Brief
Print the air bag passage word for word, from "In all the embodiments" up to and including "as mentioned above.".

Extract to read
** BEGIN **
In another embodiment of the invention, the ridges and grooves and/or the waveforms may be at least substantially concentric. In other words, the surface area of the first monolithic layer within the closed line may be rippled and have a plurality of concentric waveforms originating from a point within the closed line, and extending outwards to the closed line.

In all the embodiments described herein, it is to be noted that the shape and form of the second monolithic layer is typically, though not necessarily, substantially planar while that of the first monolithic shape, as mentioned, is substantially corrugated and rests on the second monolithic layer when the fluid chamber is deflated. The corrugated shape of the first monolithic layer may be achieved by first manually folding said layer to have, as in the case of the above-mentioned embodiment, concentric waveforms for example. This is then followed by the attaching of the folded first monolithic layer to the substantially planar second monolithic layer along the closed line as mentioned above.

Alternatively, especially in the case of mass production, the first and second monolithic layers may be molded via molding processes such as press-fit molding, injection molding, blow molding, vacuum forming or thermoforming, for example. Generally, the first and second monolithic layers may be formed separately or simultaneously within a suitable mold and attached to each other along the closed line.

The attachment of the first monolithic layer to the second monolithic layer along the closed line, whether the air bag is fabricated by manual means or otherwise, may be carried out by any suitable method. Examples of such suitable methods include, but are not limited to, solvent bonding, ultra-violet (UV) bonding, ultra-sonic bonding, thermal bonding and/or adhesion bonding. These methods may also be employed to attach the first monolithic layer to the second monolithic layer along lines apart from the closed line, details of which follow later on.

In yet another embodiment, the first and second monolithic layers may be of a single layer. In this embodiment, the air bag may also be fabricated manually by having a first portion of the single layer folded over a remaining portion of the single layer. The periphery, or any other part, of the first portion is then attached to the remaining portion along a closed line, such that said first portion and remaining portion, along with the bounded closed line, define therebetween a fluid chamber.
** END **
Entries
** BEGIN **
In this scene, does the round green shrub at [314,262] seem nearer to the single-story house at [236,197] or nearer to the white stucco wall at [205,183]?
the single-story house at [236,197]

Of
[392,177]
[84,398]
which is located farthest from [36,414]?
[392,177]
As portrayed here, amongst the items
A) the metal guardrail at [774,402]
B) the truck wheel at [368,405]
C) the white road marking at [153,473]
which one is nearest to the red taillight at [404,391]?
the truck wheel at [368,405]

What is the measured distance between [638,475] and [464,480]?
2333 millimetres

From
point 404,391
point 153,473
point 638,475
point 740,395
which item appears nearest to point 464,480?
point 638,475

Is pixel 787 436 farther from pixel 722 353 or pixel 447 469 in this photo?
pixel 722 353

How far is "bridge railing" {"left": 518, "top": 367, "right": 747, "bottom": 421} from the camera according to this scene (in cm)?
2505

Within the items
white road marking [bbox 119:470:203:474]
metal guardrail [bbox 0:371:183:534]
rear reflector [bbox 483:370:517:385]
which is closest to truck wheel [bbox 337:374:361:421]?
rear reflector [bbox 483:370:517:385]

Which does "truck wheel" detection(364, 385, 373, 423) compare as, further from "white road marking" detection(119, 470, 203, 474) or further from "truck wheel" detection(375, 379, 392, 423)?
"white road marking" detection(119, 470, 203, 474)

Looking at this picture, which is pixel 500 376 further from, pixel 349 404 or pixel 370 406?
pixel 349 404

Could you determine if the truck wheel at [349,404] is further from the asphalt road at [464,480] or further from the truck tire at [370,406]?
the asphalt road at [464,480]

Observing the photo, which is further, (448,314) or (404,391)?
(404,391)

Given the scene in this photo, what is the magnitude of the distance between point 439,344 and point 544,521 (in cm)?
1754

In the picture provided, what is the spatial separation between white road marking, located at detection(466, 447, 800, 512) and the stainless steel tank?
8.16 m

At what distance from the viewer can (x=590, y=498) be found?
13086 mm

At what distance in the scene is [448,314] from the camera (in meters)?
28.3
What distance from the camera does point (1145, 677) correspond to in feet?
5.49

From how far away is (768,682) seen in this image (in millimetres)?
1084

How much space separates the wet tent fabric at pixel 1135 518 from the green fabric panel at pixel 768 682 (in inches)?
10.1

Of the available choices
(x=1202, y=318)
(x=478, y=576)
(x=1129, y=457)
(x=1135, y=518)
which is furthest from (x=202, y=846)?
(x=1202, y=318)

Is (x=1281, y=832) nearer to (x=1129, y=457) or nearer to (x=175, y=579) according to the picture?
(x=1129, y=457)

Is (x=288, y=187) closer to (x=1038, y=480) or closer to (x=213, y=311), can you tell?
** END **
The result
In all the embodiments described herein, it is to be noted that the shape and form of the second monolithic layer is typically, though not necessarily, substantially planar while that of the first monolithic shape, as mentioned, is substantially corrugated and rests on the second monolithic layer when the fluid chamber is deflated. The corrugated shape of the first monolithic layer may be achieved by first manually folding said layer to have, as in the case of the above-mentioned embodiment, concentric waveforms for example. This is then followed by the attaching of the folded first monolithic layer to the substantially planar second monolithic layer along the closed line as mentioned above.